As if it were some rehearsed church performance, the gent quit himself to one of the hidden doors, opened it, and disappeared, leaving Denison, Diabolus, and David James alone for some time, drinking in the stoney quiet of the subterranean vault.  The German fellow was visibly sweating at this juncture, while Diabolus sat quietly smoking and sipping some unknown beverage from a copper cup.  Denison had been poured a drink but had yet to lift it to his mouth.  Naught but the stoney silence greeted the hearing, until the soft footsteps of Alfred echoed on the other side of the door.  He swung the door open and shut quickly, carrying a rosewood box of ornate make under his arm.  As he walked, he looked upon Diabolus with some intent, approached him very closely, and whispered something into his ear.  David James could view Diabolus' face and Alfed’s mouth from the small wooden table at which he had established himself in the corner.  One word was clear from Alfred’s silent movements: “Dead.”  Diabolus' face showed no sign of any emotion or even evidenced a response.
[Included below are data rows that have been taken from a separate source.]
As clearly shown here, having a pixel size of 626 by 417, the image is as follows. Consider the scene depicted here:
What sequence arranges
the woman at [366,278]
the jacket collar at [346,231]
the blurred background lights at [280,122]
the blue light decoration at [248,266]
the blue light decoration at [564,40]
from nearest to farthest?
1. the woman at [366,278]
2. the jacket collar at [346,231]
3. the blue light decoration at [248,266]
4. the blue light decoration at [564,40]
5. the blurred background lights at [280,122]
He continued smoking and took another sip from his copper jug.   “Mr. Denison.  Why have you taken no sip from your glass?  I poured it especially for you.”  David James felt some surprise at this.  The whiskey was most certainly of British make and very fine, too; the Brits had sent little else but a couple barrels of their finest when the cannonade finally reached Atlanta.  It had helped him sleep at night as he rode away with the rest of the regiment tale-tucked-between the legs.  

“I’m not thirsty.” The man replied, and a truer reply there possibly never was.  At that moment a clatter and a bang resounded from one side of the door which Alfred had recently vacated, and a woman in tattered garb burst through with a look of horror in her eyes.  David James stood in shock and viewed her with surprise, while the other men simply looked upon her with bored annoyance, with the exception of Diabolus, who approached to lift the woman’s face from the stoney ground, which she looked upon and wet with her tears.  “What is it, my sweet?  Has the storm disturbed your slumber?  Did not Mr. Denison take you to the quarters below ground?”  She looked at him with feverish eyes, blue and clear, darting back and forth.  Her ragged breaths hollowly clung to the walls of the barroom.  “He di’n’t mean nothin’, suh.  Leave him be, I pray ya.  Leave him.  Le’us go teh the desert.”  David James started at the tattered remains of the woman’s voice, a voice which might have once soared in genteel refrain over an entire room of gentlemen and their ladies.  Now, it rasped hollowly with life.  Denison had stood from where he was at the bar, and his fear was replaced by a look of warlike rage, reminiscent of the Germanness he no doubt claimed so proudly.  He did not lack the fighting spirit, and his hand was clasping his pistol with scarcely withheld rancor, a rancor directed against Diabolus.  His blue eyes shot fire.  Diabolus, if he noticed, did not respond or look to acknowledge him.  “Well, my sweet, you are under my protection.  Do you insult my hospitality so much that you ask for the dunes instead?  Doubtless you wish to join us for a game of cards?”

There was a swift movement, a flash, a resounding crack, a woman’s shriek of fear and David James dove behind the bar table for cover


  • Before I waste time undergoing a project, I have one question:  Does this short excerpt work for you as a beginning, as in, does it draw you in and make you want more?  If so, why?  If not, why not?